Australian Reserves Day 11

Finally an almost reasonable game, although my opponent was definitely playing worse than he ordinarily would, as he lacked motivation after losing his round 10 game from a winning position. Tony played 1...e6, so that kind of took away the posibility of playing the Semi-Slav that I had mentioned in my previous blog post, however I had decided I was going to go head-long into the BDG (or more likely Alapin French, as Tony often plays 1...e6 against 1.e4). Rather surprisingly, Tony played a fairly passive setup, with pawns on e6 & c6, with Nd7 & Be7, which seemed somewhat at odds with his usual tactical style & allowed me to basically put my pieces exactly where I wanted them.
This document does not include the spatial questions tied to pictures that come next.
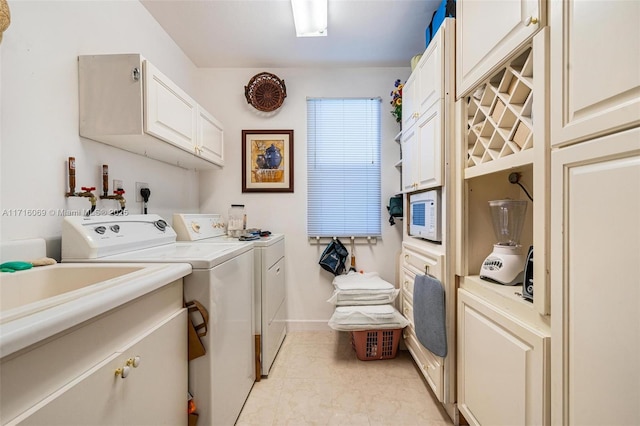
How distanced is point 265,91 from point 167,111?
1224 mm

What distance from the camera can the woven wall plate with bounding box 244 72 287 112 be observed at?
2.65 m

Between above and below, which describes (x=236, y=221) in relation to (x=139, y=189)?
below

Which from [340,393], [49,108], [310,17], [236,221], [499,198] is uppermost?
[310,17]

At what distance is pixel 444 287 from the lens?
58.8 inches

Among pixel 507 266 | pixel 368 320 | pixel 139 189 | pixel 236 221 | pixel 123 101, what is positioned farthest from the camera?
pixel 236 221

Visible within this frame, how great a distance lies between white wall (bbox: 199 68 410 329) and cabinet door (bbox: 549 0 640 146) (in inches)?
74.6

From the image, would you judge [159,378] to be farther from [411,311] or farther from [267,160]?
[267,160]

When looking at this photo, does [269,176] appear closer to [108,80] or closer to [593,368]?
[108,80]

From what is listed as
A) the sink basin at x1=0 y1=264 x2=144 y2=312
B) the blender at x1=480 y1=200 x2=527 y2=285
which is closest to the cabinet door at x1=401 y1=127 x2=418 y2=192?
the blender at x1=480 y1=200 x2=527 y2=285

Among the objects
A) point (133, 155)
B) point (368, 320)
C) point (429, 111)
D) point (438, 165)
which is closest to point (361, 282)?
point (368, 320)

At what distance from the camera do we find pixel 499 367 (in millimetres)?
1103

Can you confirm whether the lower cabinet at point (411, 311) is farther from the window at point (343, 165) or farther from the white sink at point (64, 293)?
the white sink at point (64, 293)

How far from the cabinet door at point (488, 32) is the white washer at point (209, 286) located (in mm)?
1466

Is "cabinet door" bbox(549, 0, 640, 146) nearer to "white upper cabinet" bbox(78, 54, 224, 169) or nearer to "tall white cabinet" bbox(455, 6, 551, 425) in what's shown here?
"tall white cabinet" bbox(455, 6, 551, 425)
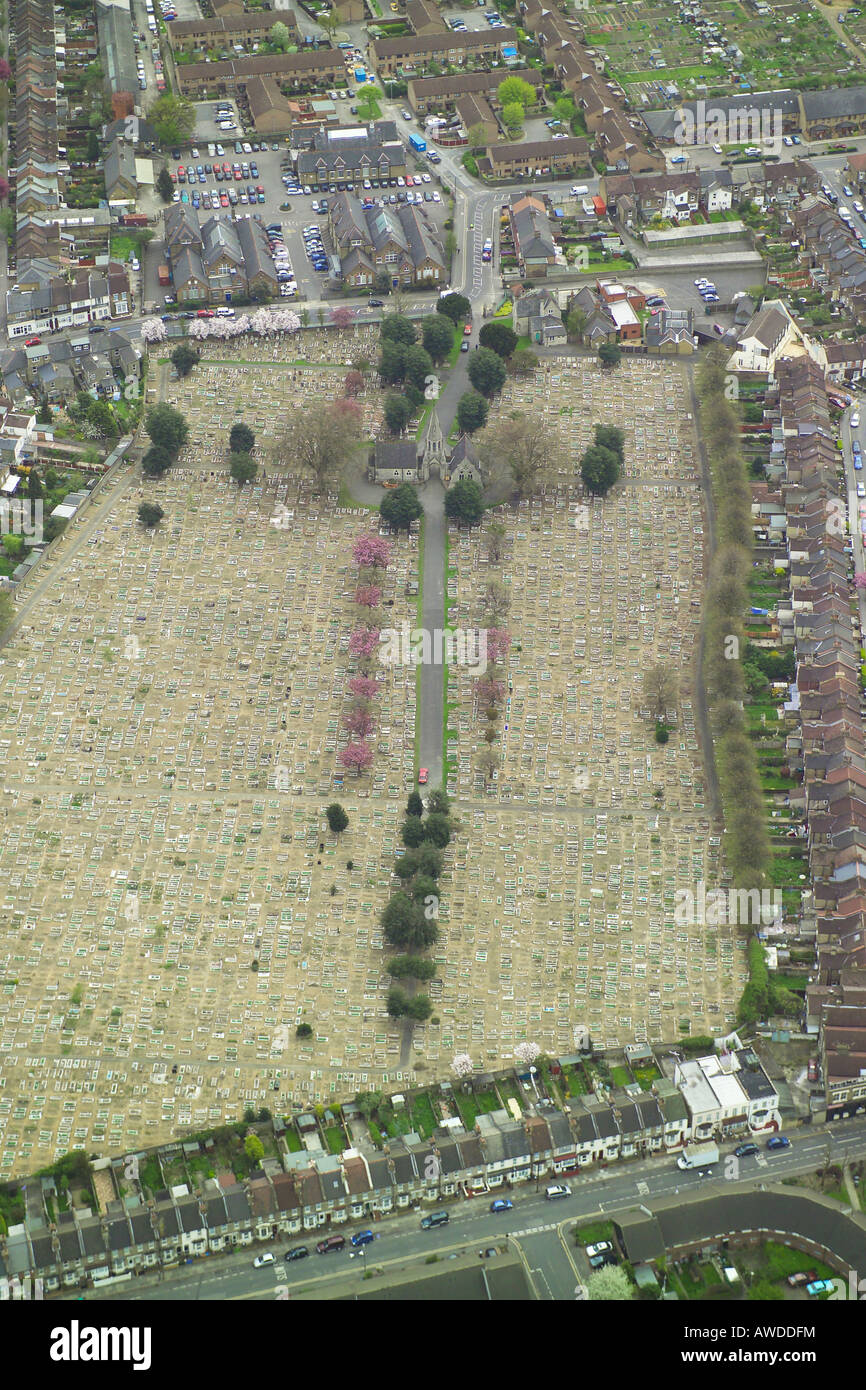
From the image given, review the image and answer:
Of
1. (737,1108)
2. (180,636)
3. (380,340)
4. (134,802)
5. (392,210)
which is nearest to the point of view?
(737,1108)

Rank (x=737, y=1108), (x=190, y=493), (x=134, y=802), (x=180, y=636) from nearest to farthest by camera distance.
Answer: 1. (x=737, y=1108)
2. (x=134, y=802)
3. (x=180, y=636)
4. (x=190, y=493)

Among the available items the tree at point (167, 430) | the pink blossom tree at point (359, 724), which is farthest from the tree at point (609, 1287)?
the tree at point (167, 430)

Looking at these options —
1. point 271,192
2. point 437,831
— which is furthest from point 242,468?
point 271,192

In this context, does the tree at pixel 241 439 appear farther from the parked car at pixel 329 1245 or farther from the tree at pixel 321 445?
the parked car at pixel 329 1245

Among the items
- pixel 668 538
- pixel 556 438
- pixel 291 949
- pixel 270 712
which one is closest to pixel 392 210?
pixel 556 438

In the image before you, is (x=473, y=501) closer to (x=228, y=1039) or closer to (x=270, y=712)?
(x=270, y=712)

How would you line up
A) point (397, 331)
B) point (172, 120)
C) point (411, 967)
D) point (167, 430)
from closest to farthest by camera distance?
point (411, 967) → point (167, 430) → point (397, 331) → point (172, 120)

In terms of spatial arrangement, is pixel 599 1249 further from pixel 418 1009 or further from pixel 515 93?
pixel 515 93

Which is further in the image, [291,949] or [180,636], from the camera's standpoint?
[180,636]
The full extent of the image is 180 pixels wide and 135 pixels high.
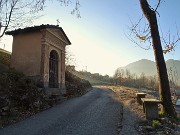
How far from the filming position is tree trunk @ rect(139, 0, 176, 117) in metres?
9.14

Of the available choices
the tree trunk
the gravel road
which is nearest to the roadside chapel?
the gravel road

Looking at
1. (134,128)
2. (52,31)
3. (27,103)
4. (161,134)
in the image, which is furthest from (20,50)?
(161,134)

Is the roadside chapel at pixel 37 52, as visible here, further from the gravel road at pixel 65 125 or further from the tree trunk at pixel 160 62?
the tree trunk at pixel 160 62

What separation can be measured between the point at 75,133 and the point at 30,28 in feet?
34.5

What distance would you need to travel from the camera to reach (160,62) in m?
9.48

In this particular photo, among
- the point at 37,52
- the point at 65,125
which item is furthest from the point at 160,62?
the point at 37,52

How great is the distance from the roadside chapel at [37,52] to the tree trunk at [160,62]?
8.42 m

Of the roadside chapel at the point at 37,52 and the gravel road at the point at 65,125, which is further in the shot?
the roadside chapel at the point at 37,52

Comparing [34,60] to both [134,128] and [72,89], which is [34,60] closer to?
[72,89]

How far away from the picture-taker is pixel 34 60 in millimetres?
15703

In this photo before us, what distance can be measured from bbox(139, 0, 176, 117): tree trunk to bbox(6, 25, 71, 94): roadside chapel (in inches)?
332

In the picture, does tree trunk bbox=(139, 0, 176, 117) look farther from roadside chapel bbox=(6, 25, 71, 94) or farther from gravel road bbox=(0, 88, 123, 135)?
roadside chapel bbox=(6, 25, 71, 94)

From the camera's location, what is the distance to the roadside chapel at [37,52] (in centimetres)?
1543

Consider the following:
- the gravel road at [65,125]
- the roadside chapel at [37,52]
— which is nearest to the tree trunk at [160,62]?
the gravel road at [65,125]
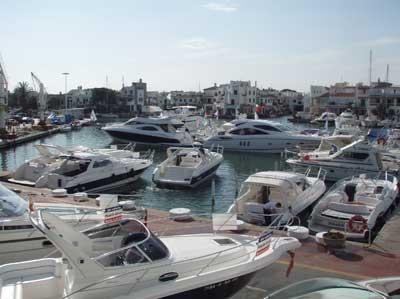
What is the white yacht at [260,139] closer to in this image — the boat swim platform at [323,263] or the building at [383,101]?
the boat swim platform at [323,263]

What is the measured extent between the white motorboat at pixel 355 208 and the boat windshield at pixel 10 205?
9.50 metres

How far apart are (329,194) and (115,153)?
14659 mm

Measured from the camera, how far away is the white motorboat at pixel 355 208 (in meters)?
14.7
With some pressure mounting (though hardly a forced win at this stage)< tony played the awful 13...f6, which pretty much loses on the spot after 14.Nxc6. I managed to play some second-rate moves & didn't finish off the position as quickly as I should have (Fritz likes the idea of playing 17.Be2, followed by 18.Qa3+ & 19.Nxb6, which wins fairly convincingly), although the ending was much better for me in any case. Tony helped the cause by also playing some ordinary moves & I managed to finish the tournament off with a win in under 30 moves.

My final results for the tournament are hardly inspiring, particularly when you consider the number of games where I managed to score at least half a point more than I deserved:
1 Setiabudi Megan 1552 AUS b ½
2 Langer John 1281 AUS w 1
3 Chew Lee Max 1703 AUS b ½
4 Bishop Joshua 1758 AUS w 1
5 Anderson Alistair 1840 AUS b ½
6 Spuler David 1936 AUS w 0
7 WCM Wijesuriya G V 1716 AUS b 0
8 Vuglar Shanon 1537 AUS w 1
9 McKenzie Colin 1674 AUS b 1
10 Bennett Matthew 1746 AUS w ½
11 Davis Tony J 1807 AUS w 1

Overall the tournament was won by Justin Penrose, who scored 9/11, ahead of Ari Dale on 8.5. Both started slowly & only found their way to the top boards late in the event, with the early leaders faltering towards the end of the tournament. Both Justin & Ari are regulars at Melbourne Chess Club (where I also play & run events), so it was good to see some people I know do well in the event, even if my own performance was less than inspiring.